**Selection:**
------------------------------
Invitation to International Coding League 2019-External Rated Contest

Hi Codechef community,

Association of Computing Machinery & Computer Science Association, BITS PILANI, Pilani Campus present you their flagship contest, “International Coding League 2019”. It is being organised as a part of our annual technical fest, Apogee.

The contest will be External rated contest for div. 2 participants only.

The contest will be of 2.5 hours.

Contest Link :

Start Time : 20:00 IST, 28th March 2019

Prizes (tentatively) worth Rs 30000 for top Indian winners.

Registration for prizes:

The contest consists of 6 algorithmic problems of varying difficulty. The detailed editorials of all the problems with the Setter’s & Tester’s code will be uploaded immediately after the contest.

I would like to thank Arjun arul from Codechef team for going through the problems and improving the statements as well.

To participate in the contest, you just need a Codechef handle.

I hope you enjoy the contest and Happy Coding :slight_smile:

You can find the link of last year’s contest here
PS: Contest starts at 20:00 please ignore the typo on the poster.
PPS: The round is over. There has been no penalty for wrong submissions.
------------------------------
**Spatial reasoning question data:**
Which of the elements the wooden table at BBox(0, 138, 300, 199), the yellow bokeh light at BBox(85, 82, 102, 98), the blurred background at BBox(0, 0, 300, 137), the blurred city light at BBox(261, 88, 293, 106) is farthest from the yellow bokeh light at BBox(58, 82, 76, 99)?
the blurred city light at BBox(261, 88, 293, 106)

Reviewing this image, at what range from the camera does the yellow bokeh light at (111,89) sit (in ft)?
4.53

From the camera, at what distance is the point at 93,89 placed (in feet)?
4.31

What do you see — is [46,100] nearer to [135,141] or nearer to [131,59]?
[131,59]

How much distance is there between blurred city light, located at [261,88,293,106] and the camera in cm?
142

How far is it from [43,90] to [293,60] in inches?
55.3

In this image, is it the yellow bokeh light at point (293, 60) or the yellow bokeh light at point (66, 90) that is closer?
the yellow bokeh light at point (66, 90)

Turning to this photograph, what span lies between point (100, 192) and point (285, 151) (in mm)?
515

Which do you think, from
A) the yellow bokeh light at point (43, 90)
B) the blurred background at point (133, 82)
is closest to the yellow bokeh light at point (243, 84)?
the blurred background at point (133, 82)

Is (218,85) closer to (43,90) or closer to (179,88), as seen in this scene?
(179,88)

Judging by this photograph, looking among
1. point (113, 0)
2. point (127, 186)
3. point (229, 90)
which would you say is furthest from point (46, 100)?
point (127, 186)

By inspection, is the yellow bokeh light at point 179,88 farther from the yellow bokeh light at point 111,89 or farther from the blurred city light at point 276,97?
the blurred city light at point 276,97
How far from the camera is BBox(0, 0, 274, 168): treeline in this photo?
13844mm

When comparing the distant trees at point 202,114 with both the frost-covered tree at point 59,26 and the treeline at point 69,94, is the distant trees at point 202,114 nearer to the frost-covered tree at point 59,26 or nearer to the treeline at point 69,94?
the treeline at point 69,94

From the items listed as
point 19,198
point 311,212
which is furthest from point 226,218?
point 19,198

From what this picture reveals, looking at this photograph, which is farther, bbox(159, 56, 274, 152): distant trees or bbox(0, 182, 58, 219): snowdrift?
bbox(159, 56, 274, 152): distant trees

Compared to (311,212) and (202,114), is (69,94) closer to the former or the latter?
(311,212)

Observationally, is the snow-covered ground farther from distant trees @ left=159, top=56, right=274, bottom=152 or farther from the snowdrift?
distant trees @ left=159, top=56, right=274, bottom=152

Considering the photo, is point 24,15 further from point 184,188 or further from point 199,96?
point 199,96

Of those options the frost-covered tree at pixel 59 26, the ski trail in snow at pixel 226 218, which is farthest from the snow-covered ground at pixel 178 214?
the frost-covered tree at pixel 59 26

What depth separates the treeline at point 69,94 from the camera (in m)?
------------------------------
**Your tasks:**
1. Rewrite the paragraph of the contest invitation that begins "The contest consists of 6 algorithmic problems" as a short bulleted list that keeps its main facts.
2. List every label in the contest invitation that is followed by a colon.

**Answers below:**
1.
- 6 algorithmic problems of varying difficulty
- Detailed editorials for all problems, with the setter's and tester's code
- Editorials uploaded immediately after the contest

2.
- Contest Link
- Start Time
- Registration for prizes
- PS
- PPS